Bici vintage e l’eterno dilemma tra tubolari e copertoncini

L’invenzione dei tubolari, realizzati per la prima volta nel lontano 1889 dallo statunitense John Palmer (da lì “palmer” è sinonimo di tubolare), ha indubbiamente contribuito alla storia ed alla diffusione della bicicletta.

Ancora oggi il tubolare, nelle biciclette di ogni epoca, si distingue per alcune sue peculiarità alla successiva invenzione dei copertoncini con camera d’aria o ancora alle più recenti tecnologie dei copertoni senza camera d’aria, i tubless.

L’evoluzione della bicicletta, sia quelle da passeggio che quelle portate alla gloria da corridori di imprese eroiche, si deve quindi anche all’invenzione ed all’utilizzo dei tubolari, successivamente superati per praticità dalla separazione tra copertone e camera d’aria e quindi dalla possibilità di sostituire facilmente quest’ultima nel caso delle sempre frequenti e malaugurate forature. 

Ancora oggi, nei restauri, in occasione delle manutenzioni e durante l’utilizzo delle nostre amate bici vintage, si utilizzano i tubolari non soltanto per ragioni estetiche o di coerenza storica, ma perchè nel loro utilizzo contribuiscono nel rivivere sui pedali quell’esperienza “eroica” dei ciclisti d’altri tempi.
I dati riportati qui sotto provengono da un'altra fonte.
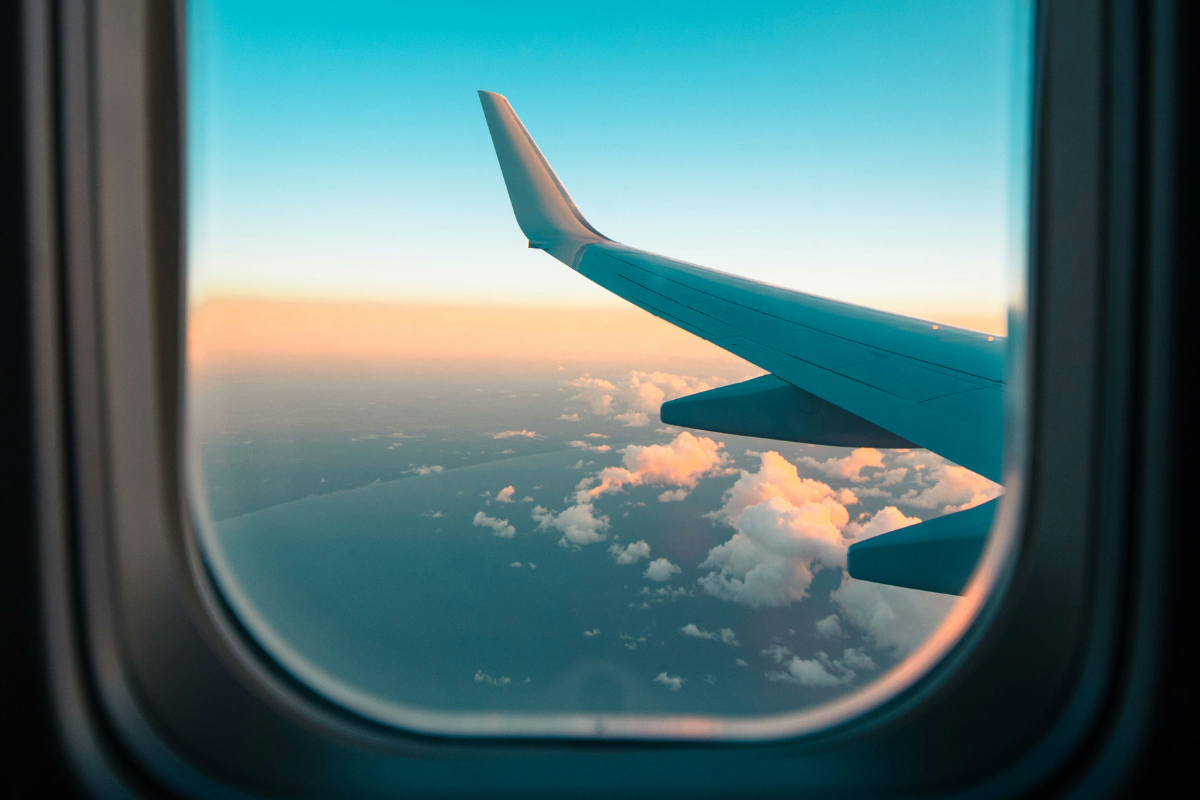 7 Must Have Travel Accessories For Your Next Holiday. Photographed by Jack Cohen. Image via Unsplash.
Non soltanto quindi una questione di conservazione storica e coerente della nostra bicicletta, ma anche la rievocazione esperienziale nel montare, manutenere e pedalare una vecchia bici con i tubolari.

Lasciando altrove filosofici tecnicismi se è più efficace (scorrevolezza, aderenza, etc.) o più efficiente (resistenza, durata, etc) il tubolare oppure il copertoncino, prendiamo atto con romantico piacere che il fascino dei tubolari resiste ancora, dopo quasi 130 di strade bianche, di macadam, di pavè e di asfalto,  sempre misti a tanto, tanto sudore.